The conductive ink is made from thermoplastic polyurethane (TPU). The device uses pure TPU and silver-TPU inks to create a soft substrate with conductive electrodes.

“Because both the substrate and the electrodes contain TPU, when they are co-printed layer-by-layer they strongly adhere to one another prior to drying,” said Valentine. “After the solvent evaporates, both of the inks solidify, forming an integrated system that is both flexible and stretchable.”

During the 3D printing process, silver flakes in the ink align themselves in the printing direction s the flat, plate-like sides are layered on top of each other. The layering improves conductivity with the printed electrodes.

“Because the ink and substrate are 3D-printed, we have complete control over where the conductive features are patterned, and can design circuits to create soft electronic devices of nearly every size and shape,” Will Boley, co-author on the study, said.

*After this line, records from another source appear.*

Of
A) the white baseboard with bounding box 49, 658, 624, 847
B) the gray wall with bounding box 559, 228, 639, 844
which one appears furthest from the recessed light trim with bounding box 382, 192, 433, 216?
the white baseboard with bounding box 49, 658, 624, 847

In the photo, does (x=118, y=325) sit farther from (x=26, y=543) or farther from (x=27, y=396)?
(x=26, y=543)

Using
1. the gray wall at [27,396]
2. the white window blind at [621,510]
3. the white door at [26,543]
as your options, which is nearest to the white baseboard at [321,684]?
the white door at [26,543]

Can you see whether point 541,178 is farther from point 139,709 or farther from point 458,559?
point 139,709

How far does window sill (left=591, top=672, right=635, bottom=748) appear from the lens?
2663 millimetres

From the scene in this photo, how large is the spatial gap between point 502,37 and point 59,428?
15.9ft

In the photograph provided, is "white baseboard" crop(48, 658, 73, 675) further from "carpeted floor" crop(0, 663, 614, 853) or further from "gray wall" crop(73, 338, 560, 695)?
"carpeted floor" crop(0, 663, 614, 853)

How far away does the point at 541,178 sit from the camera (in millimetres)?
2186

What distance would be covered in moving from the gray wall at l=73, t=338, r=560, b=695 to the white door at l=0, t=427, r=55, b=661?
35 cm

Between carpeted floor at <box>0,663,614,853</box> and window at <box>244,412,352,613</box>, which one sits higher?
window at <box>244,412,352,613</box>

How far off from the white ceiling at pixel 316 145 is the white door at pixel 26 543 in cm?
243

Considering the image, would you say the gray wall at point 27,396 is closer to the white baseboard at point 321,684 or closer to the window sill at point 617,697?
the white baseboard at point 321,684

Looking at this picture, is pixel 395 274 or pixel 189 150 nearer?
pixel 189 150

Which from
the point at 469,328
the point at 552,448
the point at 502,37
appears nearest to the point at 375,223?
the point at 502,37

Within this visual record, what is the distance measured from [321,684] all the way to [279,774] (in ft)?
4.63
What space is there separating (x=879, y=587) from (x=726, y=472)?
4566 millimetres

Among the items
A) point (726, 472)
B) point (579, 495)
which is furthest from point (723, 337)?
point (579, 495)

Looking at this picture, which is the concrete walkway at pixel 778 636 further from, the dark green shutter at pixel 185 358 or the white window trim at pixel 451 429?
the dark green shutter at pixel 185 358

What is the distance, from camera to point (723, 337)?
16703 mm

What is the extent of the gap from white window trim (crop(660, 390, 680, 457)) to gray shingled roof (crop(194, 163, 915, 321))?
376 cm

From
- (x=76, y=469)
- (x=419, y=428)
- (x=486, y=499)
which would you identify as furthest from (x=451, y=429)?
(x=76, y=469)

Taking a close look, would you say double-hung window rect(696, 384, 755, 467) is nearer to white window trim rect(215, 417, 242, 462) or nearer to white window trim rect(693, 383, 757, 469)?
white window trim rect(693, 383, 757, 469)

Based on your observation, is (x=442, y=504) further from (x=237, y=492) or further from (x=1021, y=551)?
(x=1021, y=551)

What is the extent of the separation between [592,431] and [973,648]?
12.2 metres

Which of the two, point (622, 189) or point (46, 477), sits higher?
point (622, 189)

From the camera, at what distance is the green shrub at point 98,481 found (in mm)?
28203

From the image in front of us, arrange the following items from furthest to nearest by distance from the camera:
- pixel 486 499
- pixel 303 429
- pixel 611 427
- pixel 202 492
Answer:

When the material is stretched, soft sensors with conductive materials experience changes in their conductivity. The soft sensors are combined with programmable microcontroller chips that process the data from movements and a readout device that is able to communicate that data in a way that users can understand it. The researchers used a combination of printed soft sensors and a digital pick-and-place process that creates a vacuum through an empty printing nozzle that picks up electronic components and plays them on substrate surfaces in a programmable way.